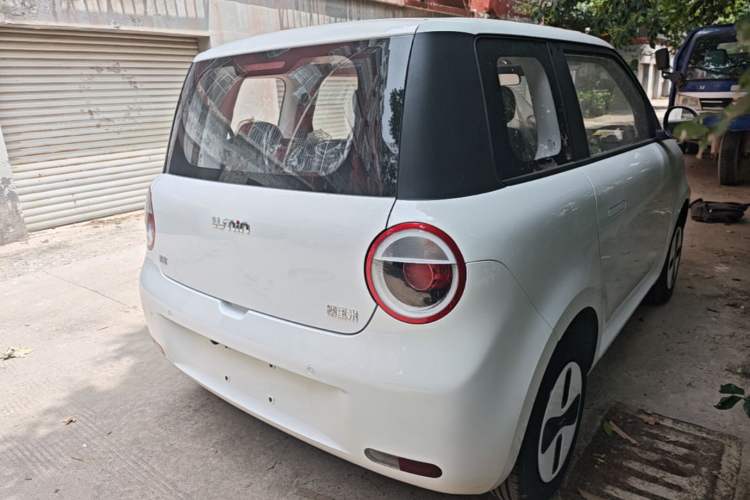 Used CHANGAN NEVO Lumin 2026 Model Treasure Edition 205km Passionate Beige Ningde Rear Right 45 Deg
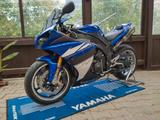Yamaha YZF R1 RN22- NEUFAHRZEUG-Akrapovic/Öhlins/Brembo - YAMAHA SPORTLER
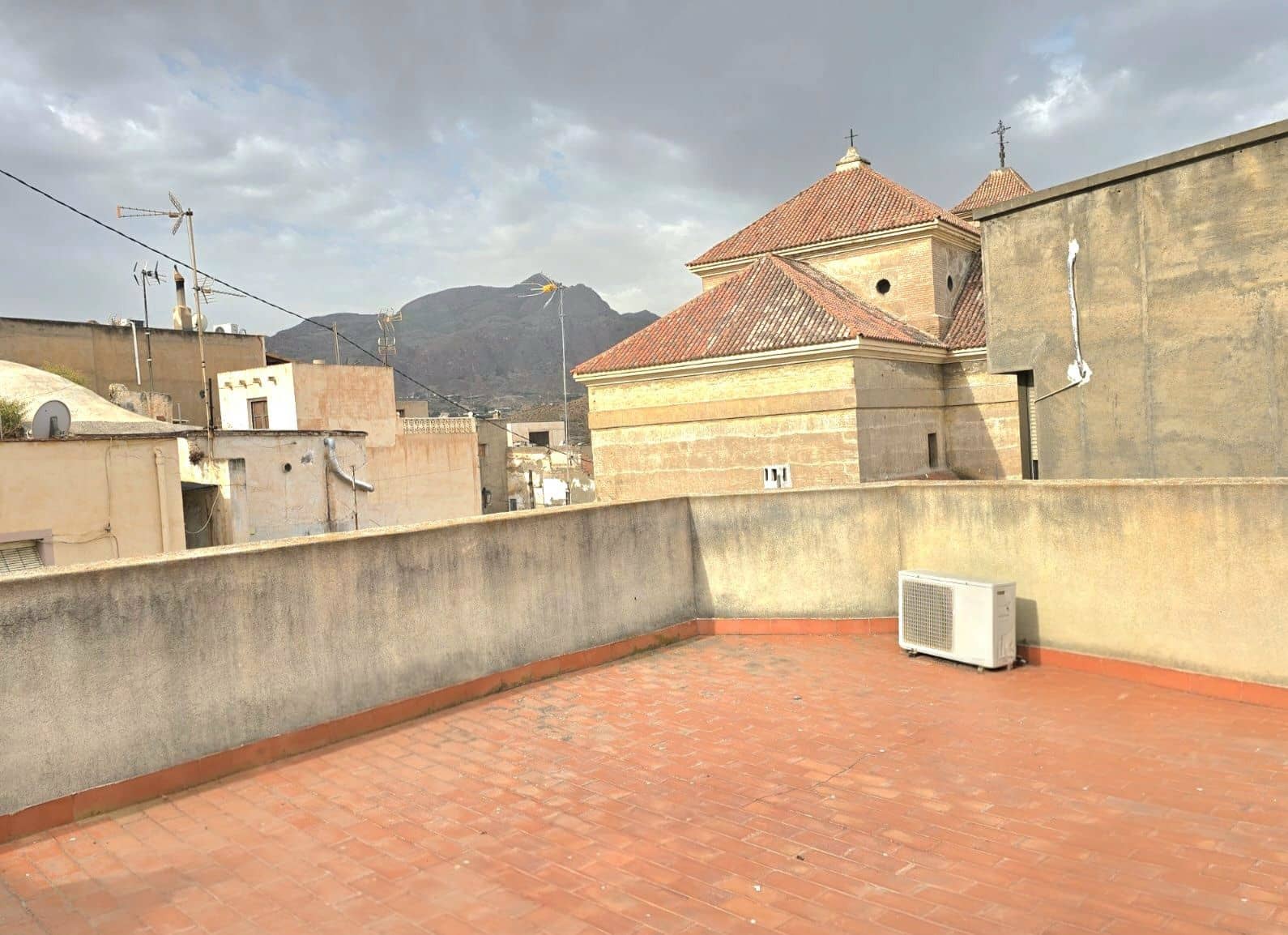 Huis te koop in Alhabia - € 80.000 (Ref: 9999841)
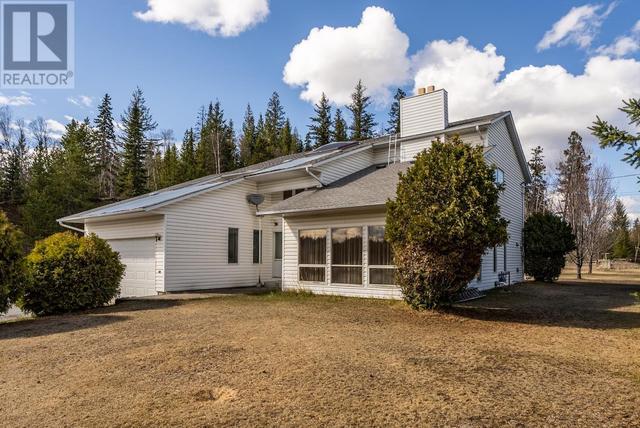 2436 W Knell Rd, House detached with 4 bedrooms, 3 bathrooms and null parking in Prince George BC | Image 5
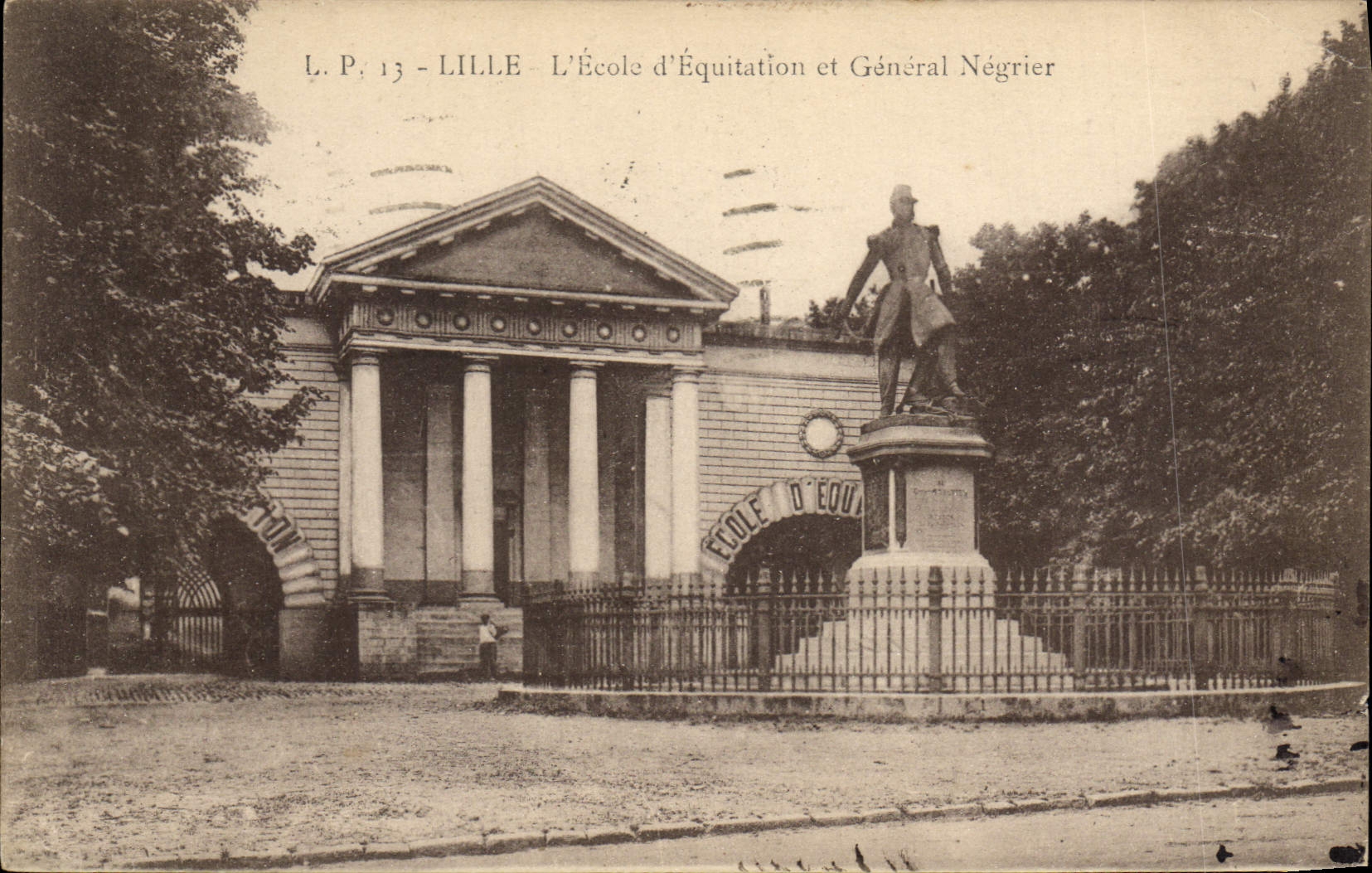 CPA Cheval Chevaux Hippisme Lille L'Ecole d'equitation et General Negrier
==========
— Your task —
Quote the wording of all five items above word for word, leaving out the picture markers.

— Result of the task —
 Used CHANGAN NEVO Lumin 2026 Model Treasure Edition 205km Passionate Beige Ningde Rear Right 45 Deg
Yamaha YZF R1 RN22- NEUFAHRZEUG-Akrapovic/Öhlins/Brembo - YAMAHA SPORTLER
 Huis te koop in Alhabia - € 80.000 (Ref: 9999841)
 2436 W Knell Rd, House detached with 4 bedrooms, 3 bathrooms and null parking in Prince George BC | Image 5
 CPA Cheval Chevaux Hippisme Lille L'Ecole d'equitation et General Negrier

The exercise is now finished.